Poi, però, la nostra riflessione deve farsi più profonda, per capire quello che ancora non va, quello che ancora dobbiamo fare. Sono anni che lo Stato infligge colpi importanti ai mafiosi, e gli arresti si susseguono. Ma il potere mafioso, il potere camorrista, il potere della grande criminalità organizzata sembra ciononostante sempre in grado di riprodursi e di diffondersi, nella società, nell’economia, nella politica. E questa diffusione minaccia di trasformarsi di volta in volta in momento terroristico, in azioni violente dalle conseguenze imprevedibili. Per questo, il pericolo rimane attuale, drammaticamente attuale, pronto – all’occorrenza – a tradursi in altre esplosioni di violenza.

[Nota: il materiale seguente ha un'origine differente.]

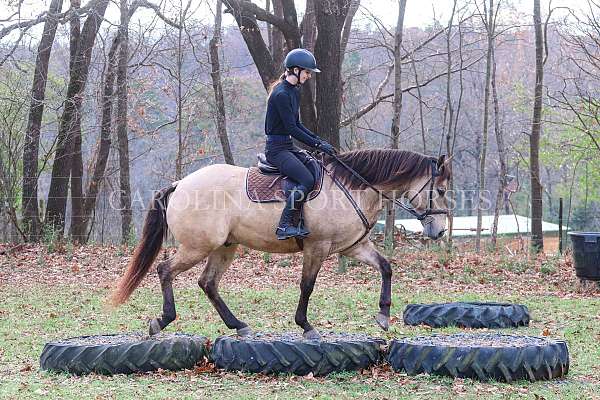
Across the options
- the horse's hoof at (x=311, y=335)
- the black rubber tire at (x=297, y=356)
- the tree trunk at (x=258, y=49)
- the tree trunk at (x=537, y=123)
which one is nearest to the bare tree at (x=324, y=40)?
the tree trunk at (x=258, y=49)

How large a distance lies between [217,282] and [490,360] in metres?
2.99

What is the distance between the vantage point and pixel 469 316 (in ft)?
31.7

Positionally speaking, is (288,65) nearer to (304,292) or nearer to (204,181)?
(204,181)

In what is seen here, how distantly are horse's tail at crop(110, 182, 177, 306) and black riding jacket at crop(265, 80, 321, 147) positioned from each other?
1.18m

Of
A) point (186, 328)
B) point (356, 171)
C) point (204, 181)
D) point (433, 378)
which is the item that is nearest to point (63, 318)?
point (186, 328)

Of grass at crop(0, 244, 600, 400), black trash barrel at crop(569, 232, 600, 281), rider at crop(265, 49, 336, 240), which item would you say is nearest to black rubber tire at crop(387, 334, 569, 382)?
grass at crop(0, 244, 600, 400)

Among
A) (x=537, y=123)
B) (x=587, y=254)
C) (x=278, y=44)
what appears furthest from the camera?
(x=537, y=123)

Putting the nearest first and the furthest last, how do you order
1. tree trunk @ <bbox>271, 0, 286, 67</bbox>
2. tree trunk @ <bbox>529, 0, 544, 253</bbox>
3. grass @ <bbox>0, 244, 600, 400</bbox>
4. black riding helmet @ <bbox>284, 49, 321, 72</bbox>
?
grass @ <bbox>0, 244, 600, 400</bbox> < black riding helmet @ <bbox>284, 49, 321, 72</bbox> < tree trunk @ <bbox>271, 0, 286, 67</bbox> < tree trunk @ <bbox>529, 0, 544, 253</bbox>

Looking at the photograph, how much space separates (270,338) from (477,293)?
6.63 metres

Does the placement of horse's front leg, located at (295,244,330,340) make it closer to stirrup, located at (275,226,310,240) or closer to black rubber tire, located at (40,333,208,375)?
stirrup, located at (275,226,310,240)

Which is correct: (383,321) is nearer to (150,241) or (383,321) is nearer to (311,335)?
(311,335)

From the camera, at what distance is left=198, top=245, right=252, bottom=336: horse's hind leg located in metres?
7.99

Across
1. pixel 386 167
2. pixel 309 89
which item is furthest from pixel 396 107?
pixel 386 167

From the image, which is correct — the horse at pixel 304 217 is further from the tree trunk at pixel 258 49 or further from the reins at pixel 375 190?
the tree trunk at pixel 258 49
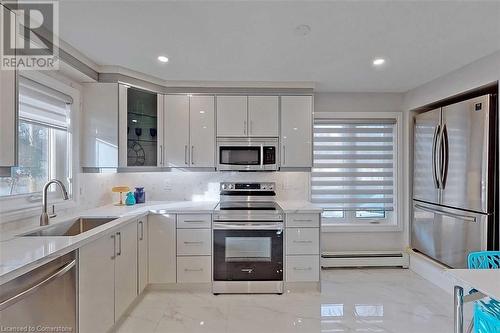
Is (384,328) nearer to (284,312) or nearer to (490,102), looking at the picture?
(284,312)

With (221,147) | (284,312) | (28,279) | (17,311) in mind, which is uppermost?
(221,147)

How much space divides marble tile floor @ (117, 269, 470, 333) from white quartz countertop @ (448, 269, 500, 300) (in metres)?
1.11

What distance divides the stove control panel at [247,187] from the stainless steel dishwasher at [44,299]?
2.05 m

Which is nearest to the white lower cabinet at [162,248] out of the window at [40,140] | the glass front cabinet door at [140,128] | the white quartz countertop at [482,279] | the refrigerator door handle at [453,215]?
the glass front cabinet door at [140,128]

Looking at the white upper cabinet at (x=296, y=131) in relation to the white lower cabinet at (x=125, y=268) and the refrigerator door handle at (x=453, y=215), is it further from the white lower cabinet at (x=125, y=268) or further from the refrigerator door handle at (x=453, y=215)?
the white lower cabinet at (x=125, y=268)

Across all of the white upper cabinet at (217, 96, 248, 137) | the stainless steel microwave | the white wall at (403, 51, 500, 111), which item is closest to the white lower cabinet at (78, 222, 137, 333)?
the stainless steel microwave

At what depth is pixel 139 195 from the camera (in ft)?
11.1

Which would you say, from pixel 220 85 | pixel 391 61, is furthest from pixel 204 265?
pixel 391 61

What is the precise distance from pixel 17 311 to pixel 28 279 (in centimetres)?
14

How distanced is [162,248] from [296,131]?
2.04m

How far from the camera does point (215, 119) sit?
3314mm

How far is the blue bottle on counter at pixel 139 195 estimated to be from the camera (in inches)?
133

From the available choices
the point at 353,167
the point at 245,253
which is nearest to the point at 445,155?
the point at 353,167

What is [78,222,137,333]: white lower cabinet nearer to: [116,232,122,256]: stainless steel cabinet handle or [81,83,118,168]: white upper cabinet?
[116,232,122,256]: stainless steel cabinet handle
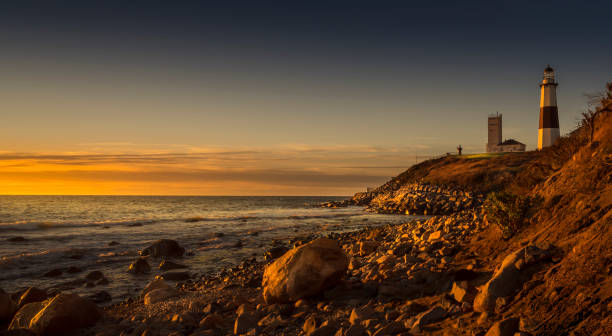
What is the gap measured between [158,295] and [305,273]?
→ 493 cm

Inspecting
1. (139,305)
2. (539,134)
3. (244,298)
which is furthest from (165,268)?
(539,134)

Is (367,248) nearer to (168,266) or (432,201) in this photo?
(168,266)

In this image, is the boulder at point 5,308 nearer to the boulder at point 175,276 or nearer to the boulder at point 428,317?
the boulder at point 175,276

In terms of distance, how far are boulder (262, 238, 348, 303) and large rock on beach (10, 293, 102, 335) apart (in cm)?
441

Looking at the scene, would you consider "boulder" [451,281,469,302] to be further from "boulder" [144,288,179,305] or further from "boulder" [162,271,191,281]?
"boulder" [162,271,191,281]

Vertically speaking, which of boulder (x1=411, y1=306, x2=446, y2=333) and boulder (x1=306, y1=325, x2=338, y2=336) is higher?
boulder (x1=411, y1=306, x2=446, y2=333)

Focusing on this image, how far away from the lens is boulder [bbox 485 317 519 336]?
3.93m

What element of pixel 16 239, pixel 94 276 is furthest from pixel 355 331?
pixel 16 239

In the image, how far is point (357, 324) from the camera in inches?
214

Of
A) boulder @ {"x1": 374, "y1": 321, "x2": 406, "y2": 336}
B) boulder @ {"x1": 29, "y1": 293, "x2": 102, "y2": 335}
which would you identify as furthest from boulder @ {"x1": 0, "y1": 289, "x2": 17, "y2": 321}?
boulder @ {"x1": 374, "y1": 321, "x2": 406, "y2": 336}

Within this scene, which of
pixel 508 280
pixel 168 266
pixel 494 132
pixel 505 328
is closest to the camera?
pixel 505 328

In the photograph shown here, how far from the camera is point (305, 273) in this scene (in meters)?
7.27

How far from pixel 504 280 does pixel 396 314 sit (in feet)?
5.96

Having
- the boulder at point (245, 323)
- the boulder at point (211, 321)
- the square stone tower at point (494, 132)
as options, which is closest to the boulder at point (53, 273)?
the boulder at point (211, 321)
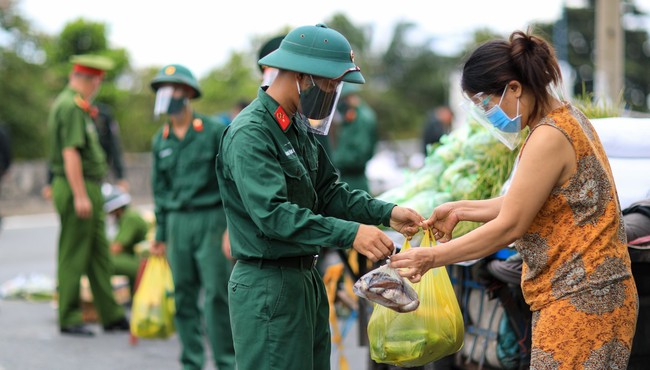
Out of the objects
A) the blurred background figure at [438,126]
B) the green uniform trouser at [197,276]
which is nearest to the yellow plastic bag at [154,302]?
the green uniform trouser at [197,276]

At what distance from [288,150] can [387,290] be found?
2.22 ft

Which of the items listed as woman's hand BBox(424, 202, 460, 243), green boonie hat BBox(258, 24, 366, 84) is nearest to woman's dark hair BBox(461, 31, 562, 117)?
green boonie hat BBox(258, 24, 366, 84)

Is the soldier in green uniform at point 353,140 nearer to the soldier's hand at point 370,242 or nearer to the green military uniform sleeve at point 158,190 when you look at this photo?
the green military uniform sleeve at point 158,190

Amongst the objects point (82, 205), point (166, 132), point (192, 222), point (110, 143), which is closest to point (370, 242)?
point (192, 222)

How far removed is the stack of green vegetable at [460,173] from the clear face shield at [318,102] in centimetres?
154

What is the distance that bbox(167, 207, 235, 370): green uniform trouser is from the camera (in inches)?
260

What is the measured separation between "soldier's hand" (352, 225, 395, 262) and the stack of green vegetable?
1.60m

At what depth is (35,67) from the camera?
86.9ft

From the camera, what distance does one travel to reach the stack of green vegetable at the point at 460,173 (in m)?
5.39

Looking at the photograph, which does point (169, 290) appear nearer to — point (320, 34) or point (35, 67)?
point (320, 34)

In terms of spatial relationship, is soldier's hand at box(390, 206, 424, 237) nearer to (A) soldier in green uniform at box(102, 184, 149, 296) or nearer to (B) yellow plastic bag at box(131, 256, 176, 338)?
(B) yellow plastic bag at box(131, 256, 176, 338)

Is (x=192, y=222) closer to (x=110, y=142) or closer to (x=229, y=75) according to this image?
(x=110, y=142)

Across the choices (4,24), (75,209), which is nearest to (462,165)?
(75,209)

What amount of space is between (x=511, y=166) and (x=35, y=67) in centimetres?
2316
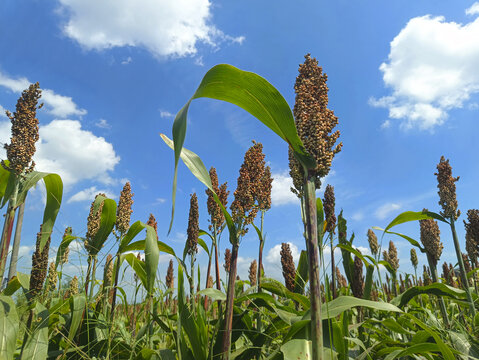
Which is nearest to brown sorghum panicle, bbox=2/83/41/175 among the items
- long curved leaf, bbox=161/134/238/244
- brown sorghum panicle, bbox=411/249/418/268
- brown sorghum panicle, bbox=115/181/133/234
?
brown sorghum panicle, bbox=115/181/133/234

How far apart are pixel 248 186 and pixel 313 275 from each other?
1379 millimetres

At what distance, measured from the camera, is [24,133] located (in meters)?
2.59

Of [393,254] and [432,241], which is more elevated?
[393,254]

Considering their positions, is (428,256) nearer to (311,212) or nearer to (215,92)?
(311,212)

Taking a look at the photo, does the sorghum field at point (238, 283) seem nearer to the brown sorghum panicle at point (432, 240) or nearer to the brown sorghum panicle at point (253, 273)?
the brown sorghum panicle at point (432, 240)

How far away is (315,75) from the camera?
1.58m

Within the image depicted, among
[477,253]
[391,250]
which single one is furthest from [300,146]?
[391,250]

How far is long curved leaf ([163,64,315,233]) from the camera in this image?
1.09 m

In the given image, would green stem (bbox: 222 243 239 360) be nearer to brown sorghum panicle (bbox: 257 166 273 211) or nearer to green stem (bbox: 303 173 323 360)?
green stem (bbox: 303 173 323 360)

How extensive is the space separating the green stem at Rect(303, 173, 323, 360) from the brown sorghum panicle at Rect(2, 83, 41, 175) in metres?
2.37

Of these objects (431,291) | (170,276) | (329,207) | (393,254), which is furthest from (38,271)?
(393,254)

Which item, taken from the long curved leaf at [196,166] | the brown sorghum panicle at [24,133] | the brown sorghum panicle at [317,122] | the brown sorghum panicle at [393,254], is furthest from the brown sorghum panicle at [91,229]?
the brown sorghum panicle at [393,254]

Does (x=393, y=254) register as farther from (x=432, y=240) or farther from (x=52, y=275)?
(x=52, y=275)

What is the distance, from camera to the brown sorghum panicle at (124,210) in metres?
3.34
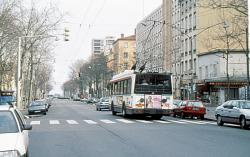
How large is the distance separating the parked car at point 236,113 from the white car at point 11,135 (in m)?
15.7

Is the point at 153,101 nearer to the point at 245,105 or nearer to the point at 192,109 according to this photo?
the point at 192,109

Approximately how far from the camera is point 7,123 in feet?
33.4

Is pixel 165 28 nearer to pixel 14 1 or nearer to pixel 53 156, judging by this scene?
pixel 14 1

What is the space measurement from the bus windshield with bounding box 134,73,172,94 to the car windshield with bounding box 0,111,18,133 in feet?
68.8

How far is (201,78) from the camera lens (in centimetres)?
6794

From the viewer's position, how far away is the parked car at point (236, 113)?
79.4 feet

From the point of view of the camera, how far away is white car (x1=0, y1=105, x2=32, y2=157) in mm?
8578

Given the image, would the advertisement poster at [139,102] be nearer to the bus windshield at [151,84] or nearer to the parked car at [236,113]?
the bus windshield at [151,84]

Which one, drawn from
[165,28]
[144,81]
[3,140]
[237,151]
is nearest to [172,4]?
[165,28]

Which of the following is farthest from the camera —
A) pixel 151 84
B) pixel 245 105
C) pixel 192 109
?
pixel 192 109

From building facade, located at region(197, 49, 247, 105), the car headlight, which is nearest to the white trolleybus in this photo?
the car headlight

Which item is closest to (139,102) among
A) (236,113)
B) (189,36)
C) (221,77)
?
(236,113)

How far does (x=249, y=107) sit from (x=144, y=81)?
28.0ft

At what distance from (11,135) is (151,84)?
73.3ft
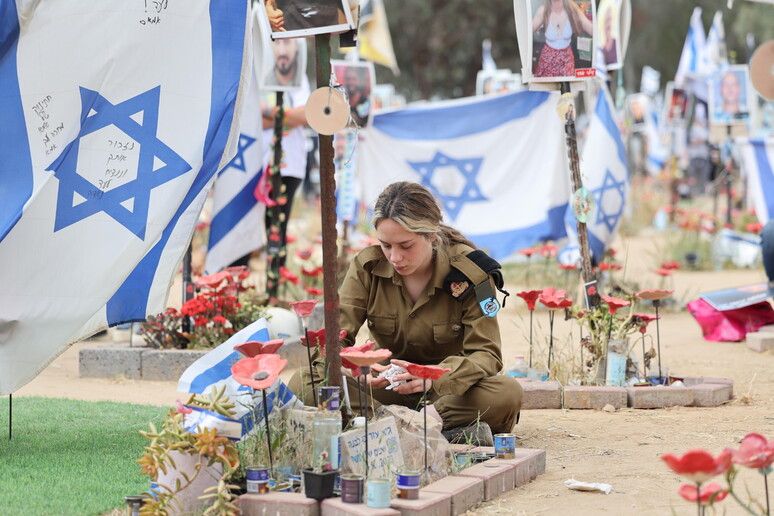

Le nostre vittime, i nostri cari scomparsi in quella notte del 27 maggio, ci ripropongono dunque ogni volta il dilemma: cosa facciamo perché il loro sacrificio non sia stato invano? Abbiamo fatto qualcosa di nuovo e di importante, ciascuno per quello che può e che deve fare?
Ecco perché dobbiamo chiedere che le verità nascoste emergano alla luce, che si faccia tutto per farle emergere dalla luce. Ed ecco perché ogni giorno siamo chiamati – come classe dirigente – a fare qualcosa in più per sconfiggere il terrore.
Fare qualcosa in più, qualcosa di sempre più importante. E farlo con il sostegno della memoria e dei cittadini che si mobilitano e che avvertono la dimensione del problema.
Ogni anno che passa, facciamo dunque la nostra riflessione più profonda. Ricordare la strage dei Georgofili serve a questo. E, se ogni volta che ricordiamo, spendiamo parole giuste e di impegno, abbiamo fatto già un passo avanti.